- [節錄]
—————

- lasso 也叫L1正則化 懲罰系數的絕對值
ridge 也叫L2正則化 懲罰系數的平方
- ridge 懲罰后 每個系數都收縮
lasso 懲罰后,有的系數直接變成0 其他系數收縮
- LASSO: least absolute selection and shrinkage operator
lasso 有變量選擇的功能
===============
共同點為:
(1) 當截距項存在時,都不懲罰截距項
beta_0 = mean(y)
(2) 都是有偏的
(3) 都要把系數scale后,再進行懲罰,因為 sum || beta||時,要保證fair
=============
關於bias 和variance
bias of lasso estimate increasing as lambda increasing
variance of lasso estimate increasing as lambda increasing
=============
關於預測誤差的討論
(1) 有說類似:In terms of prediction error (or mean squared error), the lasso
performs comparably to ridge regression.
(2) 有說ridge更好:“Typically ridge or ℓ2 penalties are **much better** for minimizing prediction error rather than ℓ1 penalties. The reason for this is that when two predictors are highly correlated, ℓ1 regularizer will simply pick one of the two predictors. In contrast, the ℓ2 regularizer will keep both of them and jointly shrink the corresponding coefficients a little bit. Thus, while the ℓ1 penalty can certainly reduce overfitting, you may also experience a loss in predictive power.”

—————

- [所附清單]

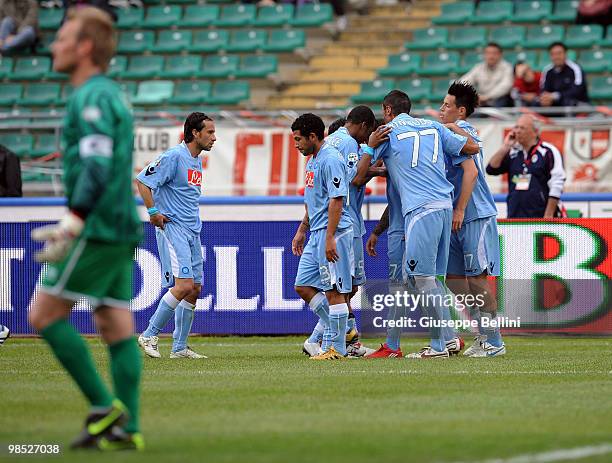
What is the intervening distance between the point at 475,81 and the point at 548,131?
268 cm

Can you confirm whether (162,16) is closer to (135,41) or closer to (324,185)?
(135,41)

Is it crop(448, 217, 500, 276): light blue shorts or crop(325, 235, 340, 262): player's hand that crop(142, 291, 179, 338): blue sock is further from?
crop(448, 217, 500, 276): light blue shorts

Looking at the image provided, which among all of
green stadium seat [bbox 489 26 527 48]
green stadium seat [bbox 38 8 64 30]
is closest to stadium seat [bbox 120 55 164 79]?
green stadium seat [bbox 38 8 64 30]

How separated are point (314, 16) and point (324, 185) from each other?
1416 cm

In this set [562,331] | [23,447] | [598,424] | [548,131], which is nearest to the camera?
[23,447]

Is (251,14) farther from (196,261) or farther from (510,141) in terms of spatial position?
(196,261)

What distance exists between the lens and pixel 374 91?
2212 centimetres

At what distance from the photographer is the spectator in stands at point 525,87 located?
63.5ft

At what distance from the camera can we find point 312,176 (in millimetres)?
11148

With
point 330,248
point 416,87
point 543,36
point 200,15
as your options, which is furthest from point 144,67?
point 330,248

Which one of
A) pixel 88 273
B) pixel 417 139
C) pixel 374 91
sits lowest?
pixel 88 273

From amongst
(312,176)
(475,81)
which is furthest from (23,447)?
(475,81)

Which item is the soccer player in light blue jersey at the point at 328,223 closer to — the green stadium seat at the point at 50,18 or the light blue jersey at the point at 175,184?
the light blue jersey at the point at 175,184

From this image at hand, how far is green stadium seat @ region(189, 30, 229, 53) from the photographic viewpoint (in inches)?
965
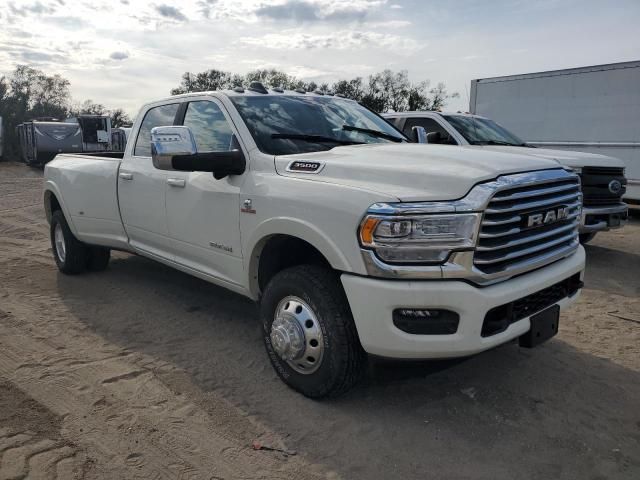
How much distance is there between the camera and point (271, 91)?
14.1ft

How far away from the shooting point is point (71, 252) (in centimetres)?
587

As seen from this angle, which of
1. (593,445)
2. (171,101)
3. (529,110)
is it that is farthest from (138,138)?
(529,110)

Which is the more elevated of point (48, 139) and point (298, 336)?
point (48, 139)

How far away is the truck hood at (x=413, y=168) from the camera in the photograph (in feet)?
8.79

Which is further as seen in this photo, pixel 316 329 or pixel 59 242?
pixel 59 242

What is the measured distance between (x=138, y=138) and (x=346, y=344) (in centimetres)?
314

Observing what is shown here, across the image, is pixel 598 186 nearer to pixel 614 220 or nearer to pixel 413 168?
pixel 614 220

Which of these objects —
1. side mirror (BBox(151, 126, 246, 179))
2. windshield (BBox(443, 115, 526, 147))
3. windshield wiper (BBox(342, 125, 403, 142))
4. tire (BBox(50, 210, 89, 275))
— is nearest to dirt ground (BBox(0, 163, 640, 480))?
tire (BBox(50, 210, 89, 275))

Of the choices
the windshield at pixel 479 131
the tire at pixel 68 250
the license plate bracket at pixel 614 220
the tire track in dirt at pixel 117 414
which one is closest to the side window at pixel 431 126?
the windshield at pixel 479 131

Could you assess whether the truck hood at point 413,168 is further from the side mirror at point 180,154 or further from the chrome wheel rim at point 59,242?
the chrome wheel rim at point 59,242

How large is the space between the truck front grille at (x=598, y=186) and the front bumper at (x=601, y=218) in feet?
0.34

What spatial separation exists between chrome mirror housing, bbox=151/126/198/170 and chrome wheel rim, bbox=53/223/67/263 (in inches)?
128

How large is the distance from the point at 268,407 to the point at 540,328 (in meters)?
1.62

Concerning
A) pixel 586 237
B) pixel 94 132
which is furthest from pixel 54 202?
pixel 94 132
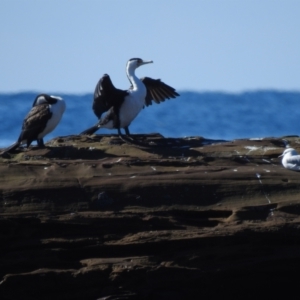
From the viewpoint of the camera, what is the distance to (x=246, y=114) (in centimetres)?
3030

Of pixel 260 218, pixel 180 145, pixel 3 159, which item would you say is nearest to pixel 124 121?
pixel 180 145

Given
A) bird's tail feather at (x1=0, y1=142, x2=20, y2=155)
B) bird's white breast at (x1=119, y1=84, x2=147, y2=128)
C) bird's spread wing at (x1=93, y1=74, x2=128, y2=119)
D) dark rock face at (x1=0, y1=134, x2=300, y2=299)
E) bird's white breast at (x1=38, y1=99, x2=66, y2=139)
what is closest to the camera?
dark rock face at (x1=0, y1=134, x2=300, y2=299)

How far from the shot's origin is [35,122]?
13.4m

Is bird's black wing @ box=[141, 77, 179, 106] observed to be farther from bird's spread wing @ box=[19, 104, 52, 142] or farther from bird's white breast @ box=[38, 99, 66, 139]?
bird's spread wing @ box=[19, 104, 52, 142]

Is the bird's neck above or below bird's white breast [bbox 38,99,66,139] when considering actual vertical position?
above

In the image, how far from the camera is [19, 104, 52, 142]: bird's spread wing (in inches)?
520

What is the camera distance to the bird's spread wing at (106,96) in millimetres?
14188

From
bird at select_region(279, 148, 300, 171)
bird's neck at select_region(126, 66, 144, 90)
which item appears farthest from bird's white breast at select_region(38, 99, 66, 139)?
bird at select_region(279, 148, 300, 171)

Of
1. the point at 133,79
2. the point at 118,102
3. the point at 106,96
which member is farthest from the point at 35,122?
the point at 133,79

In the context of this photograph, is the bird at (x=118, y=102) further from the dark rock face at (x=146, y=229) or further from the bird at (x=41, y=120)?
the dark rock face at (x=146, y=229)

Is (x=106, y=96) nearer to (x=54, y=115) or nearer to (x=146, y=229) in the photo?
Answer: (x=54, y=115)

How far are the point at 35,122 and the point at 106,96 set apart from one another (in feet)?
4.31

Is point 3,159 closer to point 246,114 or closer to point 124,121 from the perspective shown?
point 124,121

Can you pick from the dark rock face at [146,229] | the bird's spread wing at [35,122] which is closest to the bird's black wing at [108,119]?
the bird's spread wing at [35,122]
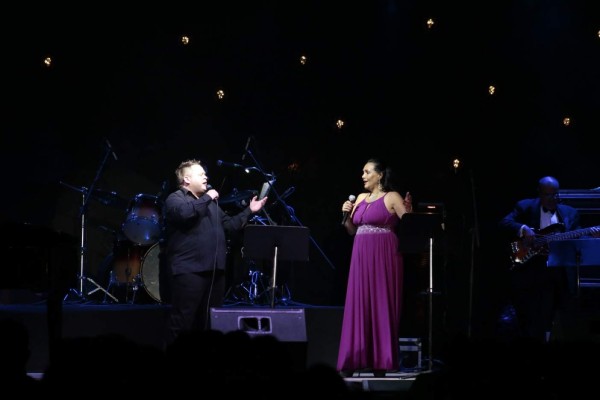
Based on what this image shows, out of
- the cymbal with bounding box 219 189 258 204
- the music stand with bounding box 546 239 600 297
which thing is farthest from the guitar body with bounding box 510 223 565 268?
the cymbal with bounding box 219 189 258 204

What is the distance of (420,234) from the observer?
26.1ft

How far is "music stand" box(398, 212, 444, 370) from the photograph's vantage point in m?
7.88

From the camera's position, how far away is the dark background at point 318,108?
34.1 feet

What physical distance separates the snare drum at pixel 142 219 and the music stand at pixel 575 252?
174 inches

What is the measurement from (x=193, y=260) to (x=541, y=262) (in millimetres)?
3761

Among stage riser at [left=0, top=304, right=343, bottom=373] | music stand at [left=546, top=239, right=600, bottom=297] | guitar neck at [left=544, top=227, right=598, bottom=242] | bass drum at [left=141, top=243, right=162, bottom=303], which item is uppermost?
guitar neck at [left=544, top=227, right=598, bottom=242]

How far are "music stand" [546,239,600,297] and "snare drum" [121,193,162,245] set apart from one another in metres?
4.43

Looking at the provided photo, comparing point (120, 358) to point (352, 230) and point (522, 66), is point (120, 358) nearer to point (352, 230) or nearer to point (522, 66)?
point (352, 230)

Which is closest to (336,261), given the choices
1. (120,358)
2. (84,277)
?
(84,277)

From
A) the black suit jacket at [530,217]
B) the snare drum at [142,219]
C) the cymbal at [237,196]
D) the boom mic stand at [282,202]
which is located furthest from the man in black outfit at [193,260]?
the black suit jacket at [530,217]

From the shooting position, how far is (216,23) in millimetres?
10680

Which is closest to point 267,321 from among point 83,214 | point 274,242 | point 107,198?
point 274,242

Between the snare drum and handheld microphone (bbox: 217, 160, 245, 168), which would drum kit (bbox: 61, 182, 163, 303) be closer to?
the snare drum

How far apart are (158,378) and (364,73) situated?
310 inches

—————

- [作業說明]
1) 依節錄所述,當截距項存在時,lasso 和 ridge 如何處理截距項?
2) 請接續這份談 lasso 與 ridge 正則化的節錄,寫出後面的內容。
所附清單是另外的材料,與節錄彼此獨立。

- [各題答案]
1) 兩者都不懲罰截距項。

2)
===================
拓展
Bayesian Lasso
當在貝葉斯框架下考慮問題,參數的先驗分布選擇了laplace分布,則最大化后驗概率導出的目標函數為lasso形式。
Bayesian Ridge
參數的先驗分布選擇了正態分布,則最大化后驗概率導出的目標函數為ridge形式。
見 https://www.zhihu.com/question/23536142
進階閱讀
Trevor Park & George Casella (2008) The Bayesian Lasso, Journal of the
American Statistical Association, 103:482, 681-686, DOI: 10.1198/016214508000000337
=================
應用
The lasso, Bayesian lasso, and extensions can be done using the
【monomvn package in R】.